(Records from a data collection)
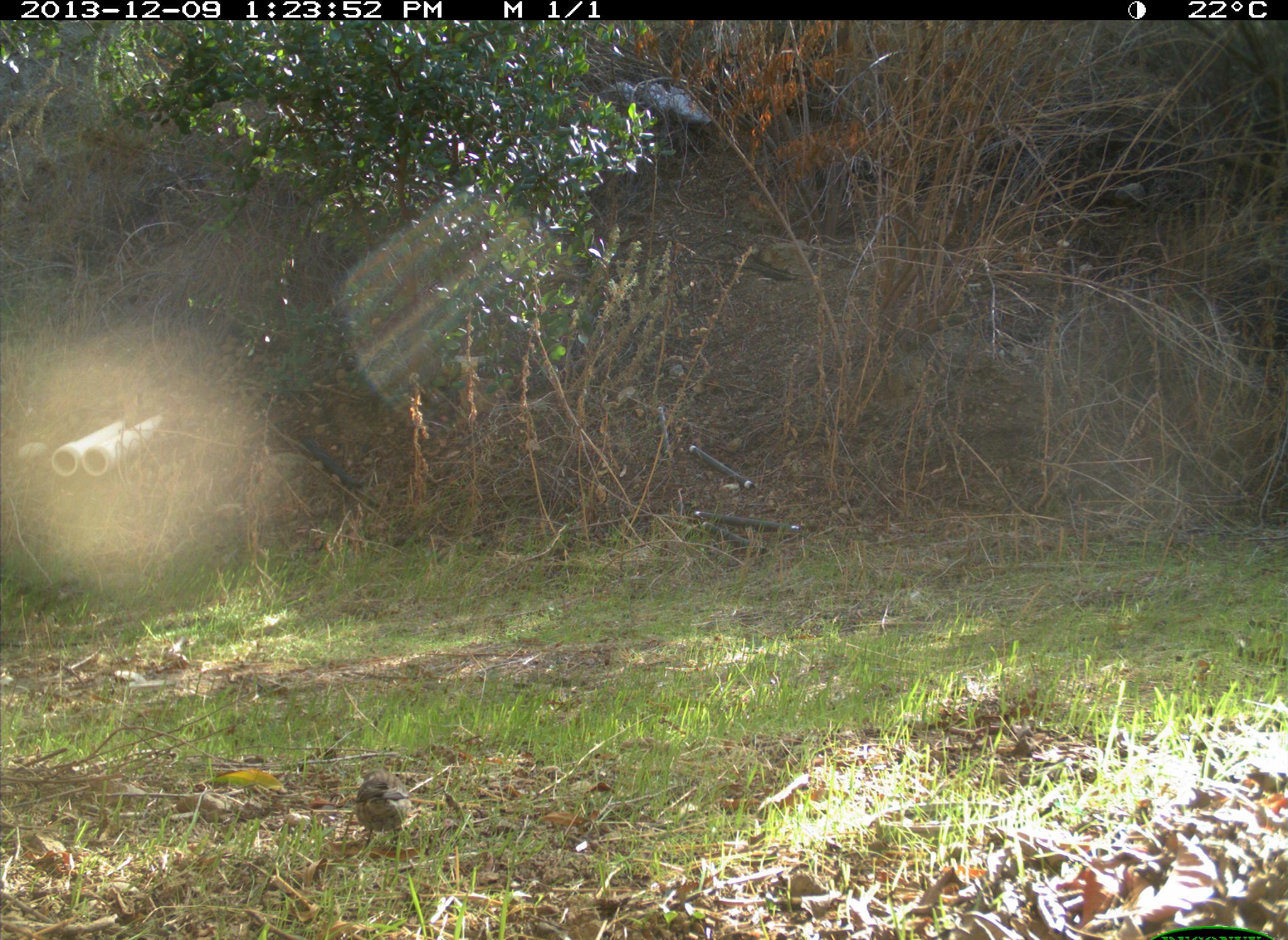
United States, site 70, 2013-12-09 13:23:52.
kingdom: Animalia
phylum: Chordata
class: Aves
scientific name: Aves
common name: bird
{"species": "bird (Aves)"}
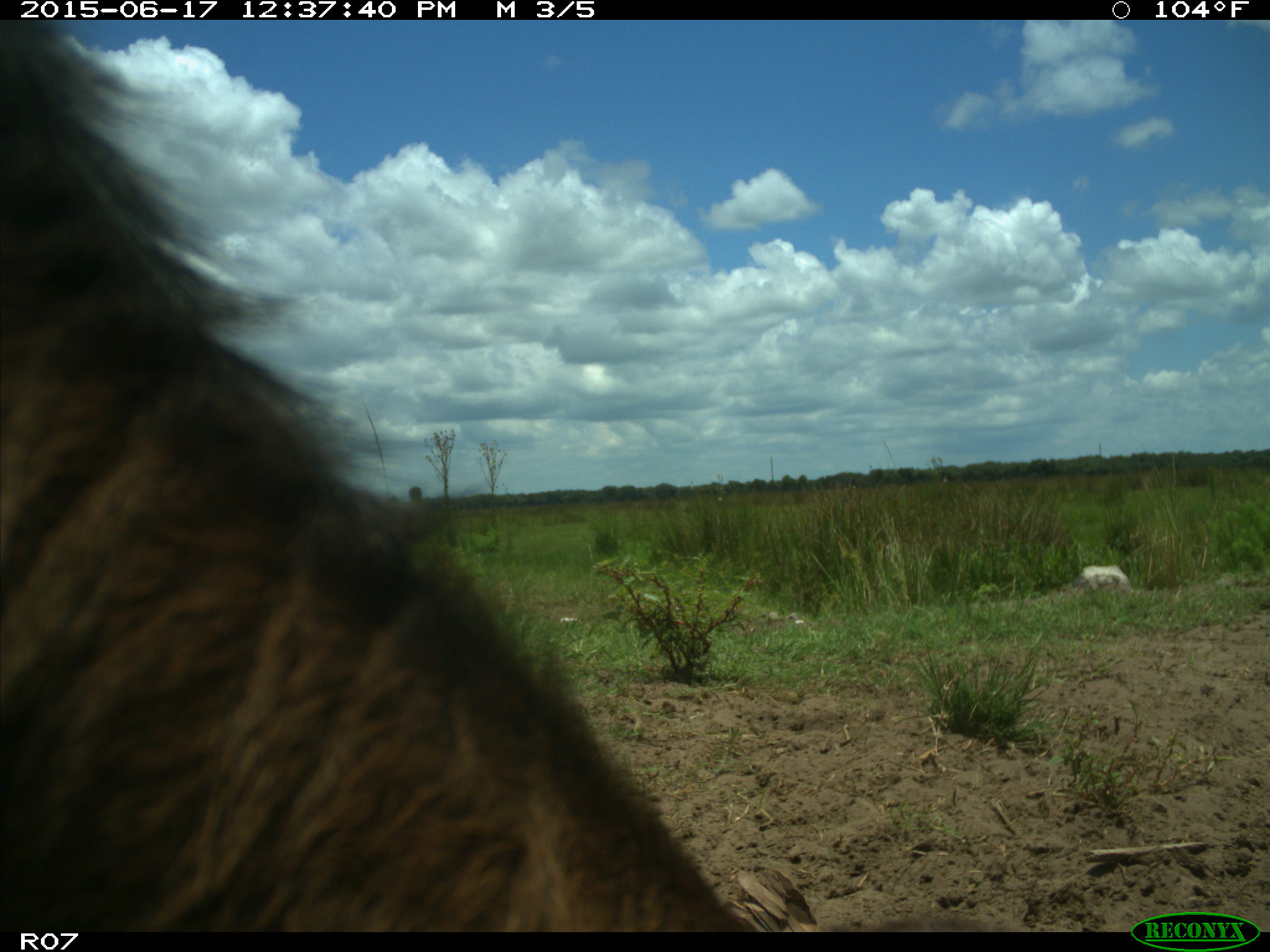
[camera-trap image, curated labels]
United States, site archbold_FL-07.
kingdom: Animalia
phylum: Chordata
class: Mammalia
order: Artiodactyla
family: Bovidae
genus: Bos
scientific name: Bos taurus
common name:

◆ **YOUR OBJECTIVE**
Return every entry above exactly as written, with no pictures included.

◆ **TASK SOLUTION**
United States, site 70, 2013-12-09 13:23:52.
kingdom: Animalia
phylum: Chordata
class: Aves
scientific name: Aves
common name: bird
{"species": "bird (Aves)"}
[camera-trap image, curated labels]
United States, site archbold_FL-07.
kingdom: Animalia
phylum: Chordata
class: Mammalia
order: Artiodactyla
family: Bovidae
genus: Bos
scientific name: Bos taurus
common name:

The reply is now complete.